No, she's not running for president.
Me, trying to inject some sanity in latest attempt to create horserace were none exists:
“What do you mean, ‘if she doesn’t run’? She’s not running,” said Daily Kos founder Markos Moulitsas, when asked who could fill the Warren space if she herself doesn’t. “If Hillary runs, she’s the nominee. We barely got Warren to run for Senate. Running for president is an even crazier endeavor.”
Trust me with this. Elizabeth Warren isn't running. She wasn't an eager Senate candidate. It took lots of cajoling and begging to get her to make that race. And if you're hesitant to mount a Senate campaign in a small state where you can go home and sleep in your bed after a day of campaigning, you aren't going to want to engage in presidential craziness.
You need an immense ego to run for president, a religious-like certainty that you are the best person IN THE ENTIRE COUNTRY OF 314 MILLION to run it. That's not who Elizabeth Warren is. She's on a mission, make no mistake, to reform the way Wall Street does business. But she already has a platform to make that happen—a perch in the nation's Most Exclusive Club and a grassroots army of millions amplifying her voice.
She worked hard for that Senate seat, and she's not just sitting in Teddy Kennedy's seat, she's transforming herself into his genuine heir—the nation's voice for the working man and woman. But more than that, she moves beyond rhetoric to practical solutions. It wasn't enough to rail against Wall Street excesses, her activism birthed an entire new federal agency, the Consumer Finance Protection Bureau.

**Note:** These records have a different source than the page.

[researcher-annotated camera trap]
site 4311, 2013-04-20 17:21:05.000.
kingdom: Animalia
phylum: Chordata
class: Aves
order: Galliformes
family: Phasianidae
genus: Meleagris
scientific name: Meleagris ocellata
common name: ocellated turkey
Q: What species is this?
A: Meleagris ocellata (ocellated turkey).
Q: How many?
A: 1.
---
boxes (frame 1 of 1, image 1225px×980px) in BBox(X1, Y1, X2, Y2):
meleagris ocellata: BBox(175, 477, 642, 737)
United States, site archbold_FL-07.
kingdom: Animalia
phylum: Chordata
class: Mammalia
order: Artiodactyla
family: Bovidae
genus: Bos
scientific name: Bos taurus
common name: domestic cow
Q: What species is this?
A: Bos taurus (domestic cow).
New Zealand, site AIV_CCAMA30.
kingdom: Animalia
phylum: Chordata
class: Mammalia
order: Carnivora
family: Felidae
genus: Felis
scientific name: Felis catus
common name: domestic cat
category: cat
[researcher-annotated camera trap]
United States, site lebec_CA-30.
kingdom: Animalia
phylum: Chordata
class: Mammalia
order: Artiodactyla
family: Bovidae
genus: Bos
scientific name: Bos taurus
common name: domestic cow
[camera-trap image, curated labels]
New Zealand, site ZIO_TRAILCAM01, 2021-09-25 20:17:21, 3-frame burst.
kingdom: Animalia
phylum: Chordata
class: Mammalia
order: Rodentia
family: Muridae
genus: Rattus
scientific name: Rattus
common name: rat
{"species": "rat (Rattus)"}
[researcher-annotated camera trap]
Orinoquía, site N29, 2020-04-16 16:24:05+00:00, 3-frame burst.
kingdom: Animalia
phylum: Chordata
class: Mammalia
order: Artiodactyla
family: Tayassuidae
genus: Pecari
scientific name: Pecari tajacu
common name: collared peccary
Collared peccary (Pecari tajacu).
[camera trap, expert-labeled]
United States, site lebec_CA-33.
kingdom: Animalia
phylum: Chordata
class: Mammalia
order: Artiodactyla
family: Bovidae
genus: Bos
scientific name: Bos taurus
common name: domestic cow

Given her goals, the Senate is a great place to be. And given her state's politics, she doesn't have to overly worry about electoral politics. She can focus on fulfilling her mission of combating income inequality and smoothing the hard edges off Wall Street-style capitalism. No attempt to create 2016 drama on the Democratic side will change that.
Update: BREAKING! She's still not running.